Archives Discussions

pratapk · ‎08-04-2011

optimal Global worksize

we need to chose the local workgroup size to in the order of warp size for optimal performance.

Does that apply to Global work size, I've seen following code in one of Nvidia OpenCL slides.

size_t localWorkSize = 256; ( or 64)

// will round it

int numberWorkGropus = ( N + localWorkSize -1) / localWorkSize ;

size_t globalWorkSize = numberWorkGropus * localWorkSize ;

But, rounding and multiplying increases a global workgroup to be beyond the 'N',

1) We would be having global_id beyond required, how to take care of it ?

2) It can waste the OpenCL threads, Is there any advantage in doing it ?

pratapk · ‎08-08-2011

Please let me know if you want me to re-phrase the question or need more information.

maximmoroz · ‎08-08-2011

1) Pass actual size as the parameter and compare get_global_id(0) with it in the start of the kernel.

2) It is actually the most effective way to use GPU. Number of wavefronts required to execute the kernel is much more important than global work size.

3) Read AMD OpenCL Programming guide.

LeeHowes · ‎08-08-2011

In answer to your specific questions:

1) Yes, it's beyond the range of data but as the example probably shows and maximmoroz pointed out you can pass that in and catch it in a conditional.

2) This is why defining "thread" sensibly is important.

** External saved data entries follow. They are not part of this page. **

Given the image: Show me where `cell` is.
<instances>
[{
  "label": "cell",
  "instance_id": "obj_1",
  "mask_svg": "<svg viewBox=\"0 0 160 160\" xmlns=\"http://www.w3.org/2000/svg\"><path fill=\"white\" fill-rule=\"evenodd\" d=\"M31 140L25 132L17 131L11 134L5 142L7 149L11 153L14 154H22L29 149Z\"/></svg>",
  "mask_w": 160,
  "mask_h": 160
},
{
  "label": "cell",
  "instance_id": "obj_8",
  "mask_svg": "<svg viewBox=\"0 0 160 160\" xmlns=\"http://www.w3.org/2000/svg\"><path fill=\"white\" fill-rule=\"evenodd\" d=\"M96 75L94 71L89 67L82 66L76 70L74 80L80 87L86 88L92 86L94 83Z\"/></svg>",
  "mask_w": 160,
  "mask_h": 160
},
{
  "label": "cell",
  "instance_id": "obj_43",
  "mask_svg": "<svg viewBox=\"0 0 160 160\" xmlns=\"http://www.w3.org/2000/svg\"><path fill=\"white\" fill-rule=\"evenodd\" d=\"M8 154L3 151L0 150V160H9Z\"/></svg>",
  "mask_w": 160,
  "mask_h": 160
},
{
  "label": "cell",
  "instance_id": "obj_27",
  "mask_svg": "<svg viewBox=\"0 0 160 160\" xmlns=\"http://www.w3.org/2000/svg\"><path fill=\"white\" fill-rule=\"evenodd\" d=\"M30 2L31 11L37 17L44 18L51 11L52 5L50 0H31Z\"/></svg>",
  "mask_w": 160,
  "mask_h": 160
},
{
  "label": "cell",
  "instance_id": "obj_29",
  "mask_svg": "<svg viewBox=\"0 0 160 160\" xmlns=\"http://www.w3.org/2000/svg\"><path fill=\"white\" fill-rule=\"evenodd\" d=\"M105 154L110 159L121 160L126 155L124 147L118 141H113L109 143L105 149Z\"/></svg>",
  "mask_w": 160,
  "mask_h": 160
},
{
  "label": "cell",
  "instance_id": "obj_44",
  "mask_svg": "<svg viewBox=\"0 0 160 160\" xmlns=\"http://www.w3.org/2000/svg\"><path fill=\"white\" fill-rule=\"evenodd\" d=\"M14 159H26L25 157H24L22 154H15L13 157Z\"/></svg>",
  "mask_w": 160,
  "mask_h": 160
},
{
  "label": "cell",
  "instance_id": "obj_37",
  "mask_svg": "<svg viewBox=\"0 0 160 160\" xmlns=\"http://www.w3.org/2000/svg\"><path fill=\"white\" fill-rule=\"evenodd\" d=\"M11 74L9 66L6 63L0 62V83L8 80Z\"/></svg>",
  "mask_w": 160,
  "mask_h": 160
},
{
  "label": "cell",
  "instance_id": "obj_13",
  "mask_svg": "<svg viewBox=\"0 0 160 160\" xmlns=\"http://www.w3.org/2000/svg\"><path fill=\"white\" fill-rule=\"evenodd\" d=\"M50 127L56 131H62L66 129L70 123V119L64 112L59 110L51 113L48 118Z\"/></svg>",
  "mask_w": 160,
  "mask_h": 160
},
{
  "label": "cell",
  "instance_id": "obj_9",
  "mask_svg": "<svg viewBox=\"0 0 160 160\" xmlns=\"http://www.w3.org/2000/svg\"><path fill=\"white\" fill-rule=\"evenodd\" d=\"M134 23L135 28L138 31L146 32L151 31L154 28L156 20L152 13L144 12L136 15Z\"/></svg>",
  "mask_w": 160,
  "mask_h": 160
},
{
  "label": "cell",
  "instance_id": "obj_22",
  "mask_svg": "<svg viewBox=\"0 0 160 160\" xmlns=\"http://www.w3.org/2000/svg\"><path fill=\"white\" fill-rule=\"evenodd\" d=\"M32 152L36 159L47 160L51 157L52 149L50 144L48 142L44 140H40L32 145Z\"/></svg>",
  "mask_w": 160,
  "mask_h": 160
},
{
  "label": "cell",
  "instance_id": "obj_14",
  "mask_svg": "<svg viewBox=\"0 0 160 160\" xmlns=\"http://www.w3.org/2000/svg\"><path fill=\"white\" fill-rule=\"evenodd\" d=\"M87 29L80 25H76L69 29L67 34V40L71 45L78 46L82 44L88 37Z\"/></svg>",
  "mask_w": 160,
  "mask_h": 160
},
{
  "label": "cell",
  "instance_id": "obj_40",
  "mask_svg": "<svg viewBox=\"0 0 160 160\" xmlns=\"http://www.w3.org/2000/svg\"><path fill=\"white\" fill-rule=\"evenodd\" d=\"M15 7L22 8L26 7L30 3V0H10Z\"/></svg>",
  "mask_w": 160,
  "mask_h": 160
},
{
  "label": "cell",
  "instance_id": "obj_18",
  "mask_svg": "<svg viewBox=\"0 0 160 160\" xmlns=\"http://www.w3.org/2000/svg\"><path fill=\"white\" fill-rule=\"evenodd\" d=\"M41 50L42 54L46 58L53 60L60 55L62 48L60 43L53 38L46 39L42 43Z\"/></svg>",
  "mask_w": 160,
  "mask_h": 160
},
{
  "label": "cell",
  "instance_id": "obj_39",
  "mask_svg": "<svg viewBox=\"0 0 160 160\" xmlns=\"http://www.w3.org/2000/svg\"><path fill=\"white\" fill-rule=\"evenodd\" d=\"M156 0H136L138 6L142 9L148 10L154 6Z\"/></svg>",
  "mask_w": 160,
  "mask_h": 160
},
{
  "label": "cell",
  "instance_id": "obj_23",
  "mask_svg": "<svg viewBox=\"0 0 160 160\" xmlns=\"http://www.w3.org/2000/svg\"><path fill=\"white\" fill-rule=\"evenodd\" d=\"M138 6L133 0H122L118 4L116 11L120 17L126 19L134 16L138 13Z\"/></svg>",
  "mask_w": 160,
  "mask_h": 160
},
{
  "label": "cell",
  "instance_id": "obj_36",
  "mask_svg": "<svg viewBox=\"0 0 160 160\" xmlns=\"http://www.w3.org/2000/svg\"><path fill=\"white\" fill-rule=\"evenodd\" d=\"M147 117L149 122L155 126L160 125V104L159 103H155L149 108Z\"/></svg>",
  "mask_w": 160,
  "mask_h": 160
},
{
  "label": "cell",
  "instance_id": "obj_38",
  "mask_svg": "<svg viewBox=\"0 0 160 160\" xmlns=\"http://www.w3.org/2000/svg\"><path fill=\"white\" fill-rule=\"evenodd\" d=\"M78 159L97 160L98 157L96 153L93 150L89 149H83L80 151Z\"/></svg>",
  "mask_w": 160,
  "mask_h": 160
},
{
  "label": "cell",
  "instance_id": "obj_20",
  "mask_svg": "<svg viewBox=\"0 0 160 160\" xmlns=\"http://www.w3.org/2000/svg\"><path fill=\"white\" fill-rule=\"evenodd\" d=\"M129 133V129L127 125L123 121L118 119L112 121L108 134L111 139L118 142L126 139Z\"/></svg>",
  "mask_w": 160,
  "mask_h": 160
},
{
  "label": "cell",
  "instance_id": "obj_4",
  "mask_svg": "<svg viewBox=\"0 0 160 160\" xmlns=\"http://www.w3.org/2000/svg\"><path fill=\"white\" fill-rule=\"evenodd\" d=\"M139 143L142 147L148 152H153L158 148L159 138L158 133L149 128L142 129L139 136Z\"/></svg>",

You're not wasting wavefronts, and that's the real execution multiple of the machine (a wavefront is a thread if you think in CPU terms). You may waste a few lanes of the last one in the machine, but who cares? The machine will be running maybe 150 wavefronts concurrently, and thousands over a dispatch, if 1/4 of one of those thousands of wavefronts is unused you won't even notice the difference.

The correct answer to the general question of whether you want to round your launch up, though, is "maybe".

It depends on whether the if test at the beginning of the kernel incurs more overhead than padding your data. If you can lay your data out with ignorable junk at the end up to the next wavefront boundary then on any reasonable size dataset the extra memory reads will be negligable, but if the kernel is short then the branch will be costly.

On the other hand, rearranging your data in that way might be difficult under some circumstances and that might incur overhead from performing a copy.

In general for peak performance you should lay your data out to match that you're running on a vector processor when you use the GPU, and that includes padding to save doing a range test in the kernel.